Not drinking enough water / liquids
The issue of hydration is much more important than you might think. Drinking water / liquids has a much greater influence on the normal functioning of our body than quenching thirst.
According to the article “Understanding clinical dehydration and its treatment”:
“Dehydration in clinical practice, as opposed to a physiological definition, refers to the loss of body water, with or without salt, at a rate greater than the body can replace it.”
Mild or moderate dehydration can create a sensation of drowsiness and exhaustion, and this is all the more visible when it comes to physical performance during exercise:
“Under relatively mild levels of dehydration, individuals engaging in rigorous physical activity will experience decrements in performance related to reduced endurance, increased fatigue, altered thermoregulatory capability, reduced motivation and increased perceived effort.”

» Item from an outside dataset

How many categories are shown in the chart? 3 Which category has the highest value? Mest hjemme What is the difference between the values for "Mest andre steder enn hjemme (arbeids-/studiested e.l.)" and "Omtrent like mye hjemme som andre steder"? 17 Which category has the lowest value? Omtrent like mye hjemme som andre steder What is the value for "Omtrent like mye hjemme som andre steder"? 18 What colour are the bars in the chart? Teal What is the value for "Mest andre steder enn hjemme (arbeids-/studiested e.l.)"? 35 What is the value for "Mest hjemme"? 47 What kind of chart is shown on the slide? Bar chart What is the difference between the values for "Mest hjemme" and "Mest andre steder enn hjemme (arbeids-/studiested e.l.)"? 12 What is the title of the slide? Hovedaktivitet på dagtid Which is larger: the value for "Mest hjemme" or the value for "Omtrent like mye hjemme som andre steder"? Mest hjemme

Therefore, it is very important to ingest liquids such as water at a recommended dose of 2 to 2.5 L / day.
These values may not be the same for everyone and depend on several factors, such as the speed at which you lose fluids.
For example, when exercising and losing many fluids through sweating, the recommended dose will increase.
Not doing the proper exercise
Exercise too much
With regard to physical exercise, fatigue is usually associated with excessive practice. This relationship is not unfounded.
In fact, the current literature refers to a relationship between the prolonged practice of intense physical exercise and the sensation of fatigue.
Low physical activity
Conversely, in situations of low physical activity, the feeling of tiredness may not be immediately recognized as a consequence.
However, current research also relates physical inactivity to the sensation of fatigue:
“Sedentary people who regularly complain of fatigue can increase their energy levels by 20 percent and decrease their fatigue by 65 percent by engaging in regular, low intensity exercise, according to a new study.”
A healthy lifestyle, respecting sleep schedules, aiming for a balanced diet and a recommended level of activity is decisive in avoiding oscillations of energy levels.
Make small corrections to your lifestyle to have better body energy levels!